_TO DO_
Write out the records exactly as they appear, starting from the very first line and continuing through the line that contains "445H223V456H226L230 463H259V460H263V452L255 449L252", with both of those lines included.

_RECORDS FOR THE EXERCISE_
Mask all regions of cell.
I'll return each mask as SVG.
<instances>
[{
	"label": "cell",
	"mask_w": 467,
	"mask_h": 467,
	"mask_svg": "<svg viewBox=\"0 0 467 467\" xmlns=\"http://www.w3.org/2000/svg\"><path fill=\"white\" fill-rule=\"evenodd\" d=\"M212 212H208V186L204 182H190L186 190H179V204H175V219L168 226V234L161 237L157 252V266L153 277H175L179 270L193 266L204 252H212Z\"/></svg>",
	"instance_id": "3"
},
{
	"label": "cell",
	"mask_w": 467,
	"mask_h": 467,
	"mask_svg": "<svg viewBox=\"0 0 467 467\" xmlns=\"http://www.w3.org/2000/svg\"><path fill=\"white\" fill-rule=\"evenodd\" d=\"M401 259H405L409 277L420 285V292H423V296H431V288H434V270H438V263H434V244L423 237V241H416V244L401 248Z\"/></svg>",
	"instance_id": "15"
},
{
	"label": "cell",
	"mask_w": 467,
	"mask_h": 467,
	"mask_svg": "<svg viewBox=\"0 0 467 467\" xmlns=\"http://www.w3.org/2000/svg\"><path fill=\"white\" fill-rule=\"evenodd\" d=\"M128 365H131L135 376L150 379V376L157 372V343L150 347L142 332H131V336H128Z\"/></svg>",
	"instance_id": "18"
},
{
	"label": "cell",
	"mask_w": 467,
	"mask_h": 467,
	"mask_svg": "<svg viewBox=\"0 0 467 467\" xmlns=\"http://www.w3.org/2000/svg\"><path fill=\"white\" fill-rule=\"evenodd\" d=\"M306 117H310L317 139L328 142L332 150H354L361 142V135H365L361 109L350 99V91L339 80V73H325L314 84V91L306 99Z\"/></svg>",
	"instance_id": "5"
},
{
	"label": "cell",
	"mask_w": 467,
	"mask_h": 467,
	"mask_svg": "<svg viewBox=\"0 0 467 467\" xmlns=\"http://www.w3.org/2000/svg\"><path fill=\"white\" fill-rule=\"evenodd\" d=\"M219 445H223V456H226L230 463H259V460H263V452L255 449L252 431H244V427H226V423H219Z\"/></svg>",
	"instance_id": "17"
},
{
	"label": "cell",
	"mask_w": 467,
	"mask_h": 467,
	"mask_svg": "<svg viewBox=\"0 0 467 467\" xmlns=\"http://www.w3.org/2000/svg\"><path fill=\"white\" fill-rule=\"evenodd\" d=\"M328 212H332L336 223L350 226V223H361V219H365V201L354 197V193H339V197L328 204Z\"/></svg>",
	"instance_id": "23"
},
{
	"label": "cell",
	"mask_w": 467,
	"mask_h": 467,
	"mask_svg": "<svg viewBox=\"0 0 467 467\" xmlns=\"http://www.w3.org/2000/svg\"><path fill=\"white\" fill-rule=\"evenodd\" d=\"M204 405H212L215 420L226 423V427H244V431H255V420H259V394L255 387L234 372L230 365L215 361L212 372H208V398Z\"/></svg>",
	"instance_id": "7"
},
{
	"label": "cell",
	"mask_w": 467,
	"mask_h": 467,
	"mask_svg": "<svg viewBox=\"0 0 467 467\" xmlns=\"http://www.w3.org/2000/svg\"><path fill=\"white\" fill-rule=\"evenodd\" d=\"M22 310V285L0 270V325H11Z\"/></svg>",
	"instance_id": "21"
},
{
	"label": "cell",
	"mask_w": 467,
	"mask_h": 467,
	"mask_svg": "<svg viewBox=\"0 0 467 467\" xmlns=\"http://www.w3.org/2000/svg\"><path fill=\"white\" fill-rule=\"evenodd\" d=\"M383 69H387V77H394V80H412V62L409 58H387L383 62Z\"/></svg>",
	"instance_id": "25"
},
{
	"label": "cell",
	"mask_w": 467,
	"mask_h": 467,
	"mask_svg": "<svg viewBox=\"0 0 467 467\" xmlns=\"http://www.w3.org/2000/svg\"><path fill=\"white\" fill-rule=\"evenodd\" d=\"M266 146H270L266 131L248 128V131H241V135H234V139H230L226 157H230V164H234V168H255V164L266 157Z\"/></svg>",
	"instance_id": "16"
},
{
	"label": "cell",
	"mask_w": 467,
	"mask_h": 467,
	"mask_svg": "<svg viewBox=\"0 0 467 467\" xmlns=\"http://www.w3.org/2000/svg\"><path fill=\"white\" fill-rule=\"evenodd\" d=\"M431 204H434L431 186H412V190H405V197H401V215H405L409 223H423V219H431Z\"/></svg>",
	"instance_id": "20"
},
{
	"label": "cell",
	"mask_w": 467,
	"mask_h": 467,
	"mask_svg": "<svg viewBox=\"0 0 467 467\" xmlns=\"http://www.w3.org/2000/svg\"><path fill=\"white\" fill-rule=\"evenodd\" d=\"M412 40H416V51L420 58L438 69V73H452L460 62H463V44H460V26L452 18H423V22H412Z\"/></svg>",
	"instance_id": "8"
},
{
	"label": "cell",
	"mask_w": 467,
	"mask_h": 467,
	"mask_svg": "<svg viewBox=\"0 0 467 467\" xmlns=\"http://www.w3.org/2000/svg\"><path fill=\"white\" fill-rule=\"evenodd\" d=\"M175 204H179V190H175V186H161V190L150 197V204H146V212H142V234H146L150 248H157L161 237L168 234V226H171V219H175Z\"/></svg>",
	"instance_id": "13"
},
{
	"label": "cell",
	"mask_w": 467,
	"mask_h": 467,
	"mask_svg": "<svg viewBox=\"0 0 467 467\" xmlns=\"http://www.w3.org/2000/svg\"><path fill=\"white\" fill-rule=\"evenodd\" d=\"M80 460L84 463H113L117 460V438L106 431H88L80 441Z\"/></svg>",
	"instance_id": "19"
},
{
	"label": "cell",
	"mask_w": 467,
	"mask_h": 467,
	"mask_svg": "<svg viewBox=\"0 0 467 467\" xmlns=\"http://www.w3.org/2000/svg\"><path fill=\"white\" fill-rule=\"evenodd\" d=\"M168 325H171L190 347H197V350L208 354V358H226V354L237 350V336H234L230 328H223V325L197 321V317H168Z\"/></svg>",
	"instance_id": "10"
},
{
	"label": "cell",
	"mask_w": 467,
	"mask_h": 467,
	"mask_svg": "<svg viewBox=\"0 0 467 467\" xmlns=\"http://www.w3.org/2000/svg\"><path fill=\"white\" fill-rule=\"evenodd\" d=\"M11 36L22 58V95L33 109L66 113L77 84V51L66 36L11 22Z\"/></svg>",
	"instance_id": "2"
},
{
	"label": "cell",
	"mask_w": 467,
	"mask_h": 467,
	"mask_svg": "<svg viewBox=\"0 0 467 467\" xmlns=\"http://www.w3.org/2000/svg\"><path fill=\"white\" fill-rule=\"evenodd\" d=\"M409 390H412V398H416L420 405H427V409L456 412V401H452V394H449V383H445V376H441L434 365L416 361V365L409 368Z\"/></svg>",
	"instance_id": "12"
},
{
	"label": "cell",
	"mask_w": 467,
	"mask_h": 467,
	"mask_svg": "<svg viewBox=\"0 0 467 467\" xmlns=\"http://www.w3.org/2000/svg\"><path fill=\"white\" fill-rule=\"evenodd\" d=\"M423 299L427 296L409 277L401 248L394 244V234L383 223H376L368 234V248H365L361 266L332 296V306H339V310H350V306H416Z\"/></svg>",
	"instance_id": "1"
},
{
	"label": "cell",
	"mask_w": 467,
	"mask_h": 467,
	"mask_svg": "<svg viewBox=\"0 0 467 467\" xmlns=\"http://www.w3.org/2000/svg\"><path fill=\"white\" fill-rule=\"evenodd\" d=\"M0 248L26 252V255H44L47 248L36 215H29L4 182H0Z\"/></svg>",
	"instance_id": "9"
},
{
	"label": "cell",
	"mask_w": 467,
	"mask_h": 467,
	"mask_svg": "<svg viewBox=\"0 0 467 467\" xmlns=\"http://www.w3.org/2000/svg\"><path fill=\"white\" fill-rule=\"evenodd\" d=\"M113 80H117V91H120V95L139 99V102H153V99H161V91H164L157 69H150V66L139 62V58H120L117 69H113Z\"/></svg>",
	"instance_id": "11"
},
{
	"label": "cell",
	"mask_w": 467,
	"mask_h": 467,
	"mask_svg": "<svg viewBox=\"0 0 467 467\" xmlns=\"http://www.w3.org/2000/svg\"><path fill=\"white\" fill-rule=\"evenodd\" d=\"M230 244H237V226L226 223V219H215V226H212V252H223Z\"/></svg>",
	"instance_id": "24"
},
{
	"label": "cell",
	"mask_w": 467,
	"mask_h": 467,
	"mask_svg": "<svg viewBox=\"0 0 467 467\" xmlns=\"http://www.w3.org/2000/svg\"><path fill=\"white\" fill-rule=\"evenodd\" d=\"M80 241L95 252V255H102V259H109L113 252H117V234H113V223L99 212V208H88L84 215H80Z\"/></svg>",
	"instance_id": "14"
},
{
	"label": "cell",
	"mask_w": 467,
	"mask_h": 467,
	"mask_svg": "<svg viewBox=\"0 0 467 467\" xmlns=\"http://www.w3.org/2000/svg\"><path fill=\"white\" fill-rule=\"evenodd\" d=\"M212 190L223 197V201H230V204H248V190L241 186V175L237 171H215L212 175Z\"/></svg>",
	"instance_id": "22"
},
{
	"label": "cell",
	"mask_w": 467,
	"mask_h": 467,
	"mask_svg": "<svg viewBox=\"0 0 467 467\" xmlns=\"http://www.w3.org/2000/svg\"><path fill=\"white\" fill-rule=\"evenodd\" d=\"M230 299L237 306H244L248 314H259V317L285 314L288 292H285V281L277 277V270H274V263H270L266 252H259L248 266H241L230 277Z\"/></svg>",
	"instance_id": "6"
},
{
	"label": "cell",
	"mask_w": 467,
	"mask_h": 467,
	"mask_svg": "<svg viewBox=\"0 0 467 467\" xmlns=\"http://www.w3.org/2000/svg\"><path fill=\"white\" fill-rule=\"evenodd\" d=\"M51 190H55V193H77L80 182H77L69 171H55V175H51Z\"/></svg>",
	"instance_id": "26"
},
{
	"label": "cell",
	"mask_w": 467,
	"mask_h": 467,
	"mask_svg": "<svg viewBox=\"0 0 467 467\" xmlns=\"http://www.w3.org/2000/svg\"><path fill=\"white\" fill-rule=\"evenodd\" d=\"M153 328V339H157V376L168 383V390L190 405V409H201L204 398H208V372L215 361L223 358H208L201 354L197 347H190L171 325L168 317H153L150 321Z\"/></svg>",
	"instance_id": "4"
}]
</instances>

_THE COMPLETED TASK_
Mask all regions of cell.
I'll return each mask as SVG.
<instances>
[{
	"label": "cell",
	"mask_w": 467,
	"mask_h": 467,
	"mask_svg": "<svg viewBox=\"0 0 467 467\" xmlns=\"http://www.w3.org/2000/svg\"><path fill=\"white\" fill-rule=\"evenodd\" d=\"M212 212H208V186L204 182H190L186 190H179V204H175V219L168 226V234L161 237L157 252V266L153 277H175L179 270L193 266L204 252H212Z\"/></svg>",
	"instance_id": "3"
},
{
	"label": "cell",
	"mask_w": 467,
	"mask_h": 467,
	"mask_svg": "<svg viewBox=\"0 0 467 467\" xmlns=\"http://www.w3.org/2000/svg\"><path fill=\"white\" fill-rule=\"evenodd\" d=\"M401 259H405L409 277L420 285V292H423V296H431V288H434V270H438V263H434V244L423 237V241H416V244L401 248Z\"/></svg>",
	"instance_id": "15"
},
{
	"label": "cell",
	"mask_w": 467,
	"mask_h": 467,
	"mask_svg": "<svg viewBox=\"0 0 467 467\" xmlns=\"http://www.w3.org/2000/svg\"><path fill=\"white\" fill-rule=\"evenodd\" d=\"M128 365H131L135 376L150 379V376L157 372V343L150 347L142 332H131V336H128Z\"/></svg>",
	"instance_id": "18"
},
{
	"label": "cell",
	"mask_w": 467,
	"mask_h": 467,
	"mask_svg": "<svg viewBox=\"0 0 467 467\" xmlns=\"http://www.w3.org/2000/svg\"><path fill=\"white\" fill-rule=\"evenodd\" d=\"M306 117H310L317 139L328 142L332 150H354L361 142V135H365L361 109L350 99V91L339 80V73H325L314 84V91L306 99Z\"/></svg>",
	"instance_id": "5"
},
{
	"label": "cell",
	"mask_w": 467,
	"mask_h": 467,
	"mask_svg": "<svg viewBox=\"0 0 467 467\" xmlns=\"http://www.w3.org/2000/svg\"><path fill=\"white\" fill-rule=\"evenodd\" d=\"M219 445H223V456H226L230 463H259V460H263V452L255 449L252 431H244V427H226V423H219Z\"/></svg>",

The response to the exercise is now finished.